* [The exercise] Revise the listing below so that every "trimmed hedge" becomes "clipped hedge", with all else unchanged. Omit the pictures from your answer.

(Scene question listing)
## START
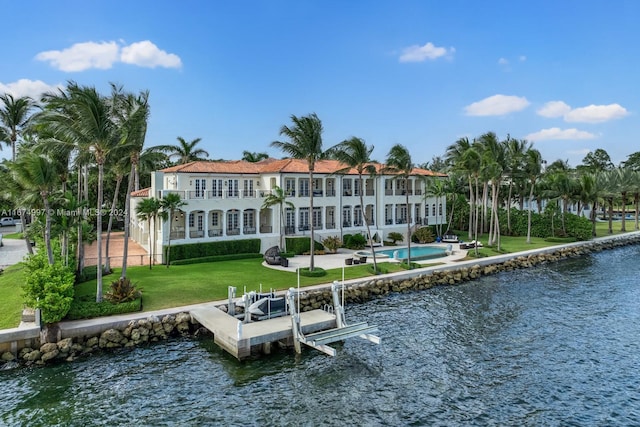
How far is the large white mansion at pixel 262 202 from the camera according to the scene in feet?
118

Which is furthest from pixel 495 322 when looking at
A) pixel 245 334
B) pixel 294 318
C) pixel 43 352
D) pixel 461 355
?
pixel 43 352

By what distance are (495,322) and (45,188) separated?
2396 centimetres

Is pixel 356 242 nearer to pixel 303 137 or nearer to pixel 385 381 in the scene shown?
pixel 303 137

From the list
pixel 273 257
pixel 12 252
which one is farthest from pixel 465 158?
pixel 12 252

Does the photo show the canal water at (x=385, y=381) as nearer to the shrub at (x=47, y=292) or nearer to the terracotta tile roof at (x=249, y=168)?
the shrub at (x=47, y=292)

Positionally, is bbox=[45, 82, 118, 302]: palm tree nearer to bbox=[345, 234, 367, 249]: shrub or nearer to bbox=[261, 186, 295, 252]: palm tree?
bbox=[261, 186, 295, 252]: palm tree

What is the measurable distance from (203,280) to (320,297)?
25.0 feet

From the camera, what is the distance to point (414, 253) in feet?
135

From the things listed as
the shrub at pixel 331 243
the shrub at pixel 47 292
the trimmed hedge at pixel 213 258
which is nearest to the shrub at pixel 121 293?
the shrub at pixel 47 292

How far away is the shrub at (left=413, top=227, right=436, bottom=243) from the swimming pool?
2.97 meters

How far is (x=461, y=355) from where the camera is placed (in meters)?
18.5

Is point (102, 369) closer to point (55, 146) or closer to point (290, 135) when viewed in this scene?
point (55, 146)

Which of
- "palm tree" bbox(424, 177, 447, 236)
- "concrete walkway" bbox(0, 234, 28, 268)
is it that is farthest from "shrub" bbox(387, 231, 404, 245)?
"concrete walkway" bbox(0, 234, 28, 268)

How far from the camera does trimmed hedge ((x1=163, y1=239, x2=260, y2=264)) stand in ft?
110
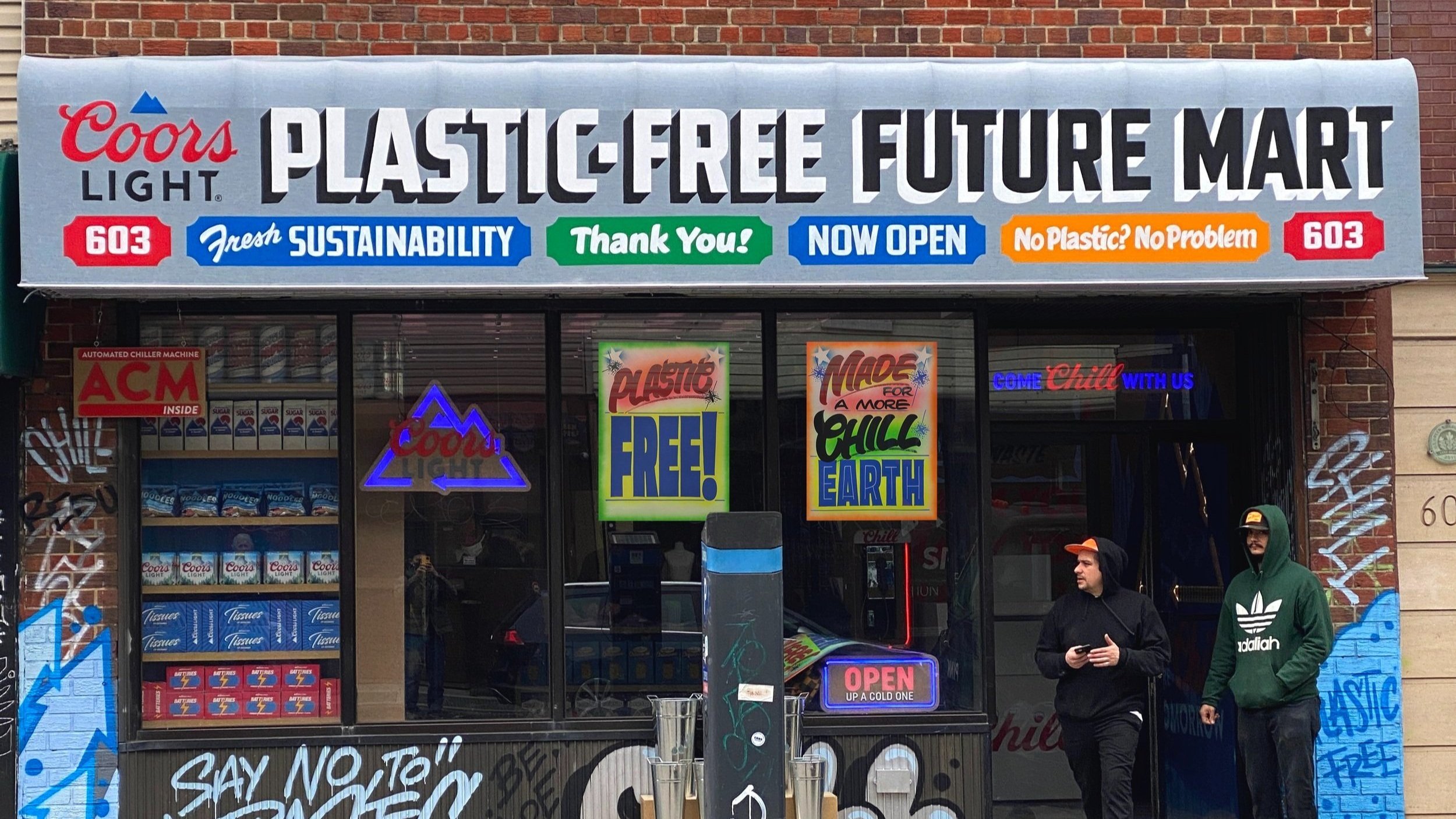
## END
* [Solution]
How far is the large white mansion at pixel 262 202 from the camera according to the scene in feet?
118

Which is furthest from pixel 495 322 when looking at
A) pixel 245 334
B) pixel 294 318
C) pixel 43 352
D) pixel 461 355
?
pixel 43 352

By what distance are (495,322) and (45,188) separated?
2396 centimetres

Is pixel 356 242 nearer to pixel 303 137 or nearer to pixel 385 381 in the scene shown?
pixel 303 137

From the list
pixel 273 257
pixel 12 252
which one is farthest from pixel 465 158?
pixel 12 252

Does the photo show the canal water at (x=385, y=381) as nearer to the shrub at (x=47, y=292) or nearer to the terracotta tile roof at (x=249, y=168)?
the shrub at (x=47, y=292)

Positionally, is bbox=[45, 82, 118, 302]: palm tree nearer to bbox=[345, 234, 367, 249]: shrub or nearer to bbox=[261, 186, 295, 252]: palm tree?
bbox=[261, 186, 295, 252]: palm tree

What is the measurable distance from (203,280) to (320,297)?
25.0 feet

From the camera, what is the distance to point (414, 253) in feet?
135

From the things listed as
the shrub at pixel 331 243
the shrub at pixel 47 292
the clipped hedge at pixel 213 258
which is nearest to the shrub at pixel 121 293?
the shrub at pixel 47 292

How far away is the shrub at (left=413, top=227, right=436, bottom=243) from the swimming pool?
2.97 meters

How far is (x=461, y=355) from where the camera is placed (in meters)?
18.5

Is point (102, 369) closer to point (55, 146) or closer to point (290, 135) when viewed in this scene?
point (55, 146)

Which of
- "palm tree" bbox(424, 177, 447, 236)
- "concrete walkway" bbox(0, 234, 28, 268)
is it that is farthest from "shrub" bbox(387, 231, 404, 245)?
"concrete walkway" bbox(0, 234, 28, 268)

How far from the camera does clipped hedge ((x1=163, y1=239, x2=260, y2=264)) stand in ft?
110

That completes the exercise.